Something you will see everywhere in the market are the mugs. Hot drinks—mulled wines and such, are everywhere at Christmas markets in Europe, and rather than serve hundreds if not thousands of drinks in disposable cups, you pay a deposit (usually around 2 euros) and get your drink in a commemorative ceramic mug—which you can have refilled at any stall once you’ve finished your first round. Don’t want to keep it? Turn it back in (as long as the stall uses the same type of mug) or keep it as a souvenir.
Aside from the sausage, Nuremberg boasted of two other culinary treats—Lebkuchen and Feuerzangenbowle.
Lebkuchen is essentially German gingerbread. Although, since I don’t regular consumer gingerbread, I can’t offer a comparison. This stuff was a delicious treat—not too sweet, not too “spicy”—and can in dozen of options from plain to cover in a varieties of chocolates, with nuts—you name it. We had a white chocolate one and later satisfied our sweet-tooths with one covered in a strawberry icing. My only regret was that we didn’t get extra to have for later!
After we covered more of the markets we came across a rather busy café that was also serving a variety of drinks to market-goers, and I excitedly saw that they served eggnog—something I had not come across yet while we had been in Europe and thought I would have to go the Christmas season without. We got a cup and I quickly remembered the Germans fondness and high tolerance for alcohol. Colton took one look at the cup, saw the beverage’s yellow tinge, and immediately lost interest in the drink. I took one sip and can only say order it if you like hot alcohol with a splash of cream and some egg-yness.
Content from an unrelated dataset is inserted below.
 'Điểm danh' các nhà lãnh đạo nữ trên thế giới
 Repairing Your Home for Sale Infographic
I should have kept that in mind when we stumbled across the Feuerzangenbowle stall. I had heard of this strange drink before and of course wanted to try the specialty of the area. It’s different from other mulled wine drinks because as they make it, they take a rum-soaked sugar cone and burn it over the drink; the sugar caramelizes and drips into the big bowl of punch.
It was fun to watch them burn the cones, although you could see the man making it was tired of tourist taking his picture (interestingly, Colton and I had noticed more Americans at this market than any other).
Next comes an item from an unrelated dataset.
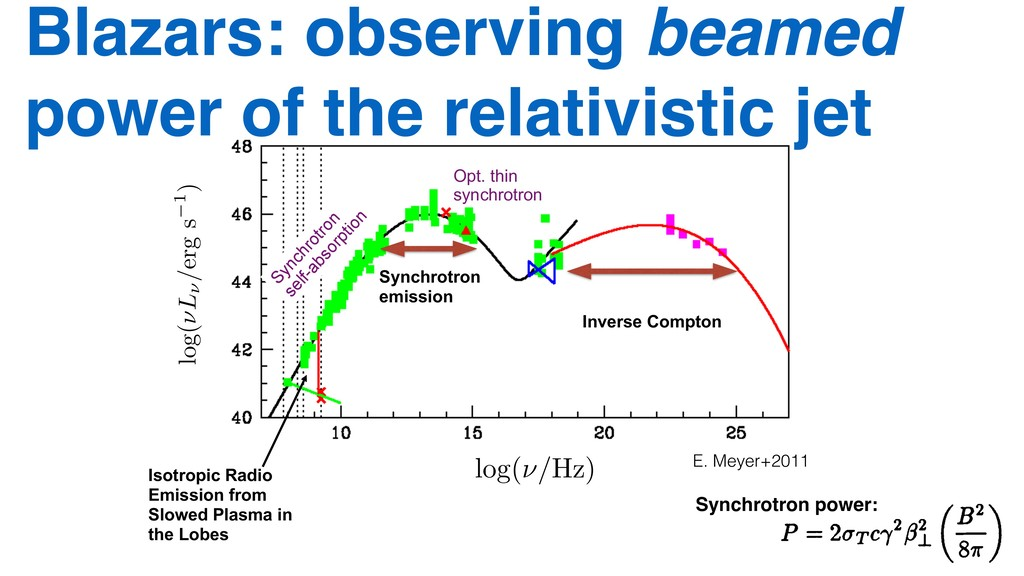 Synchrotron emission Inverse Compton Isotropic ...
Was it fun to drink? Um, no. Colton and I had to dip ginger biscuits they had at the stall in the cup to consume any of it—we hadn’t had much before we caved, found a dark corner where no one was looking and dumped the contents, and returned the mug.
We returned to browsing and found ourselves in the “partners market”—stalls from sister cities of Nuremberg. We glanced at the various items from Cuba, Argentina, Italy, and several others. We stopped at the American stall to confirm that the rest of world does indeed believe that we only consume junk food. Our favorite was the Scottish stall, where we got our souvenirs for the city, purchased from girl originally from Ohio.
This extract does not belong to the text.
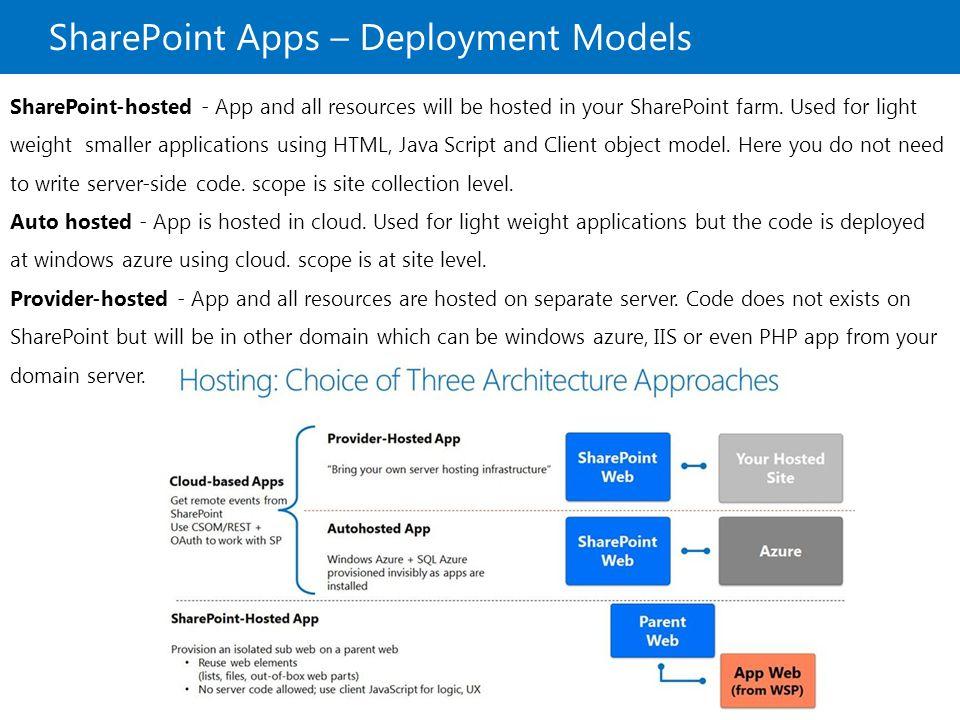 Microsoft SharePoint 2013 SharePoint 2013 Solution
So yeah, not very German for ourselves, but this market was definitely my favorite as far as shopping. Although it was not 100% handcrafted items, everything seemed more authentic and unique that we’d seen at Brussels (and in Vienna); plus there were a variety of yummy foods to try (I forgot to mention corn on the cob covered in garlic butter, not fancy but it hit the spot), so I would high recommend a quick visit to the Nuremberg market if you make a tour like we did.